═══ TEXT TO READ ═══

CESTAT Delhi held that substantive benefit of the appellant cannot be taken away merely because the refund claim is filed under Rule 18 of the Central Excise Rules, 2002 instead of Rules 5 of Cenvat Credit Rules, 2004.

Facts- The appellant, an EOU, is engaged in manufacture of welding machine tools/accessories. As an EOU, it was also registered as a private bonded warehouse u/s. 58 and 65 of the Customs Act, 1962. The appellant exported goods under claim of rebate. The rebate claim was allowed by the Jurisdictional Officers and thereafter it was felt that the rebate was erroneously sanctioned. At the insistence of the department, the appellant deposited the entire amount of rebate sanctioned to it along with interest. The appellant informed the department that it intended to take credit of duty of Rs. 76,72,000/- against the goods exported. This amount also included the amount of Rs. 7,88,553/- which had earlier been sanctioned as rebate to the appellant and which was repaid by the appellant.

The Assistant Commissioner intimated the appellant that it cannot be allowed to take the aforesaid credit of Rs. 76,72,000/-. However, the appellant took the credit, which was reflected in its returns.

Accordingly, a show cause notice was issued denying rebate of Rs. 7,88,553/- and appropriate the amount which was already paid by the appellant towards the recovery of this rebate. It was also proposed to disallow Cenvat credit of Rs. 76,72,000/-. It was also proposed to impose penalties under Rule 15/15A of CCR. These proposals confirmed by the Commissioner.

In remand proceedings, assesse e claimed refund of the amount in terms of section 11B of the CEA read with Rule 18 of Central Excise Rules, 2002 and section 142 (3) of CGST Act. This refund was sanctioned by the Assistant Commissioner. Revenue appealed against this sanction of refund, which was set aside by the Commissioner (Appeals) by the impugned order. Aggrieved, the appellant is before us.

Conclusion- Held that it is undisputed that Cenvat credit was available to the appellant after the order of the Commissioner was passed in the remand proceedings. It is true that the appellant could have transitioned the credit under TRAN-I as ITC under GST. The appellant could also have claimed refund of this amount under Rule 5 of CCR. However, since the department had agitated the matter before the High Court, the appellant waited for the order of the High Court and only thereafter filed the refund claim. The appellant should have filed refund claim under Rule 5 of the CCR, but wrongly filed it under Rule 18 of the CER. The undisputed legal position is that Rule 5 of the CCR provides for refund of Cenvat credit in cash in respect of the goods exported. It is a settled legal position in this case that the appellant was entitled for Cenvat credit of Rs. 76,72,000/-. Instead of claiming refund under Rule 5 of CCR, the appellant claimed it citing Rule 18 of CER. The Assistant Commissioner also wrongly sanctioned it quoting Rule 18 of CER. However, there cannot be any dispute about the fact that the appellant was entitled to refund of the said amount under Rule 5 of CCR because it pertained to exports and the appellant was a 100% EOU.

═══

▸ **WORK TO DO**:
- 1) What does the appellant manufacture, according to the case summary?
- 2) Reproduce the case summary between "Facts- The appellant, an" and "by the appellant.", inclusive, swapping "appellant" for "assessee".
- 3) Do these statements agree with the case summary? (a) The appellant was registered as a private bonded warehouse under the Customs Act, 1962. (b) The Assistant Commissioner allowed the appellant to take the credit of Rs. 76,72,000/-. (c) The refund sanctioned in the remand proceedings was set aside by the Commissioner (Appeals).
The material that comes next has no connection to the case summary.

═══ RECORDED DATA ═══

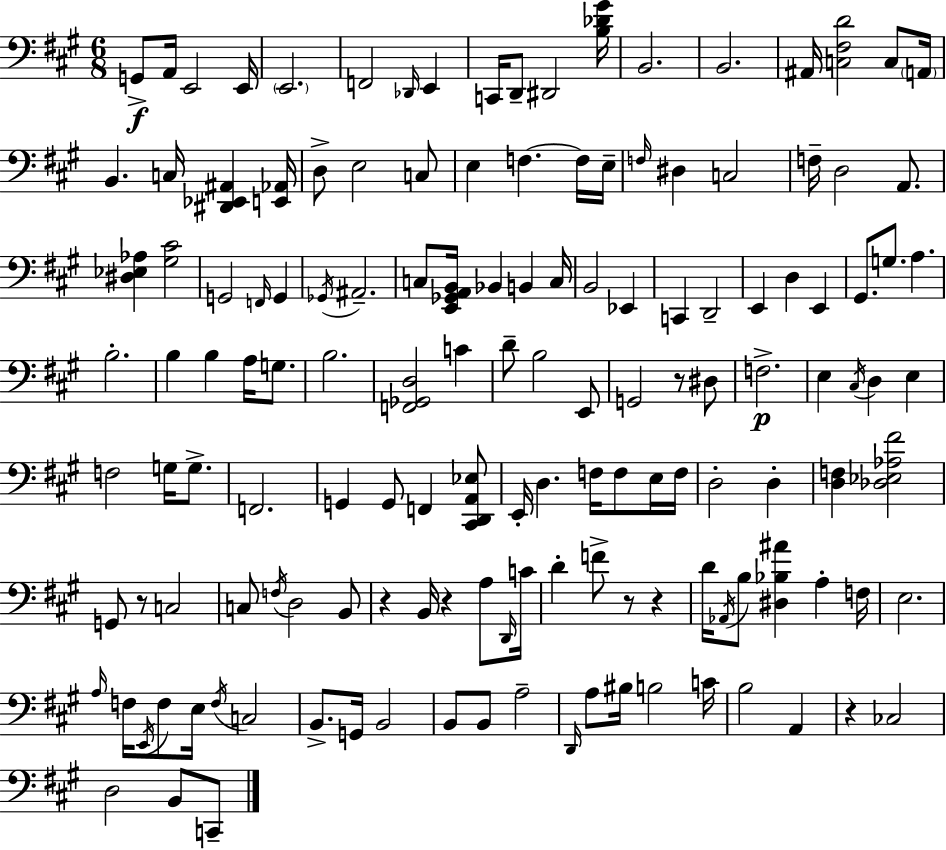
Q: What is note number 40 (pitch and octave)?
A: C3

═══

▸ **WORKED ANSWERS**:
- 1) Welding machine tools/accessories.

- 2)
Facts- The assessee, an EOU, is engaged in manufacture of welding machine tools/accessories. As an EOU, it was also registered as a private bonded warehouse u/s. 58 and 65 of the Customs Act, 1962. The assessee exported goods under claim of rebate. The rebate claim was allowed by the Jurisdictional Officers and thereafter it was felt that the rebate was erroneously sanctioned. At the insistence of the department, the assessee deposited the entire amount of rebate sanctioned to it along with interest. The assessee informed the department that it intended to take credit of duty of Rs. 76,72,000/- against the goods exported. This amount also included the amount of Rs. 7,88,553/- which had earlier been sanctioned as rebate to the assessee and which was repaid by the assessee.

- 3)
(a) Yes: "registered as a private bonded warehouse u/s. 58 and 65 of the Customs Act, 1962"
(b) No: "it cannot be allowed to take the aforesaid credit of Rs. 76,72,000/-"
(c) Yes: "which was set aside by the Commissioner (Appeals) by the impugned order"